Qu'en restera-t-il, une fois le texte imprimé et les mots réduits à eux-mêmes ?
Ce sont les spectateurs qui donnent aux pièces leur signification. Ici, c'est Alger, c'est l'Armée, c'est le F.L.N. qui pétrifieront la lave de la phrase. Les journalistes présents ne sont qu'auditeurs et, si prompts qu'ils soient à saisir l'essentiel ; leur attention est trop sollicitée par la formule qui vient pour décortiquer dans l'immédiat, de mémoire, la formule qui s'en va.
Après l'émotion, c'est la performance. Une série de chiffres énumérés sans hésitation. À quel moment le jongleur va-t-il rater la balle ? Il ne rate pas.
Et puis, enlevé allegro vivace sitôt la réplique fournie, c'est le final sur les Anciens Combattants. Pirouettes, révérences, jetés-battus et entrechats pour terminer par un coup de poing : « Ce qui a été fait ne sera pas changé. Quand il s'agit de l'intérêt national, le pouvoir ne recule pas. Merci, messieurs. »
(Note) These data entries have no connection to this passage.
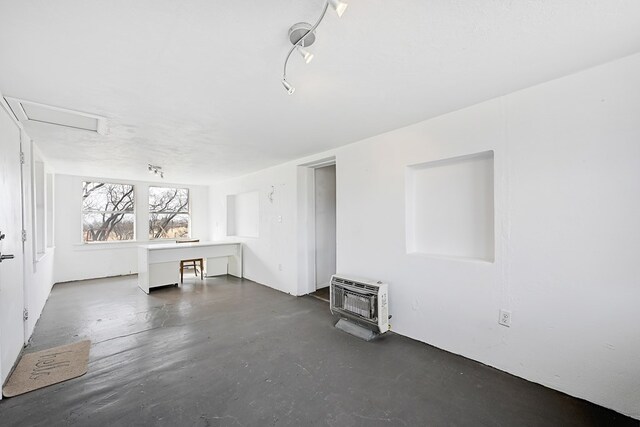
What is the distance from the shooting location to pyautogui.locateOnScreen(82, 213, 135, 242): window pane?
18.7 feet

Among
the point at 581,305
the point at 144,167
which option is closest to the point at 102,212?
the point at 144,167

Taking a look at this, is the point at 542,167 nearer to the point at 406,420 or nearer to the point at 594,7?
the point at 594,7

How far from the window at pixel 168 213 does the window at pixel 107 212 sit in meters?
0.41

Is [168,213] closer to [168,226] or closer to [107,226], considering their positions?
[168,226]

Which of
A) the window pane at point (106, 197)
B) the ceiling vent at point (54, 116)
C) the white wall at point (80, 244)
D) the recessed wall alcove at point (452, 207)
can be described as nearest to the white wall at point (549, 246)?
the recessed wall alcove at point (452, 207)

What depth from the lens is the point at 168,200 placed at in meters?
6.70

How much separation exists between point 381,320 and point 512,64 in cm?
234

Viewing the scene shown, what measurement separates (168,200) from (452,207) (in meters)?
6.42

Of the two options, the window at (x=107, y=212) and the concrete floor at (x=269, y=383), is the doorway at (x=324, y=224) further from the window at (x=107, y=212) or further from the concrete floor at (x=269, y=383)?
the window at (x=107, y=212)

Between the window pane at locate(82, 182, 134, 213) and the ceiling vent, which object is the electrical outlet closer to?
the ceiling vent

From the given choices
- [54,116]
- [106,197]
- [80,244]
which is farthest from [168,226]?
[54,116]

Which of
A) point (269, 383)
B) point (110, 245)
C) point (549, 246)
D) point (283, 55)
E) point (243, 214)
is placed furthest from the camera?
point (243, 214)

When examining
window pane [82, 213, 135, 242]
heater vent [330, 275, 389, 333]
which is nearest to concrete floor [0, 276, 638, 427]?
heater vent [330, 275, 389, 333]

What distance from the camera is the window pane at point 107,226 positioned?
18.7 feet
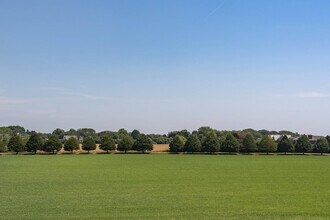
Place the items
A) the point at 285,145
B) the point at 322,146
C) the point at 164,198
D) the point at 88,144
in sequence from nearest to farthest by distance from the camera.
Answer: the point at 164,198 → the point at 322,146 → the point at 285,145 → the point at 88,144

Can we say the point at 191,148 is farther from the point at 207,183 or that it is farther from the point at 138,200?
the point at 138,200

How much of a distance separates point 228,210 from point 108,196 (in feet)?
32.4

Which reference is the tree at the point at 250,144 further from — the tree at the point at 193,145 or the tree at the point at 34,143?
the tree at the point at 34,143

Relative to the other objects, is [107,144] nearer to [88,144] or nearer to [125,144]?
[125,144]

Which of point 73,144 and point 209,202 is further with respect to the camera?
point 73,144

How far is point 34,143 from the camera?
360ft

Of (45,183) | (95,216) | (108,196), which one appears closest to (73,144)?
(45,183)

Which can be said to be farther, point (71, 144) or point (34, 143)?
point (71, 144)

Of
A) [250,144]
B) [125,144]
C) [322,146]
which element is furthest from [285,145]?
[125,144]

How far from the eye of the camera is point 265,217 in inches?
914

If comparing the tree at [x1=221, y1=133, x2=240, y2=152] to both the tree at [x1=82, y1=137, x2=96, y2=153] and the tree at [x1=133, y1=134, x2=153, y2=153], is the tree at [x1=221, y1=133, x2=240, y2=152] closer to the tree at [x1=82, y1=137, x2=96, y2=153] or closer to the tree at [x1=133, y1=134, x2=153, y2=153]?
the tree at [x1=133, y1=134, x2=153, y2=153]

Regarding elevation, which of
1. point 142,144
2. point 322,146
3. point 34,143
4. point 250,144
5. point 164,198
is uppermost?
point 34,143

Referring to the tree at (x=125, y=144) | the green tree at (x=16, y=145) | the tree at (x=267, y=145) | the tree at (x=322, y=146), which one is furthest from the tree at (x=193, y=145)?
the green tree at (x=16, y=145)

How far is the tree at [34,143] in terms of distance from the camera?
360 feet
Le président disparaît derrière le rideau. La représentation est terminée. Elle a duré une heure dix. Le décor s'éteint. La salle se vide lentement. Les ministres serrent quelques mains et se pressent d'aller, en coulisse, féliciter l'auteur.
Curieusement, l'émission différée de la télévision ne donnera qu'une faible idée de la dimension du spectacle et du changement de ton qu'ont perçu tous les habitués de la cérémonie. Le président n'est point fait pour le petit écran gris, et moins encore pour la radio. Son talent n'est totalement sensible que dans les grands espaces enluminés.
L'impression qui demeure ? L'homme qui vient de parler n'est point, comme on l'a chuchoté, un homme las et diminué, assis au bord de l'Histoire. Ce sont les Français qui, las et rognés, sont assis au bord de de Gaulle.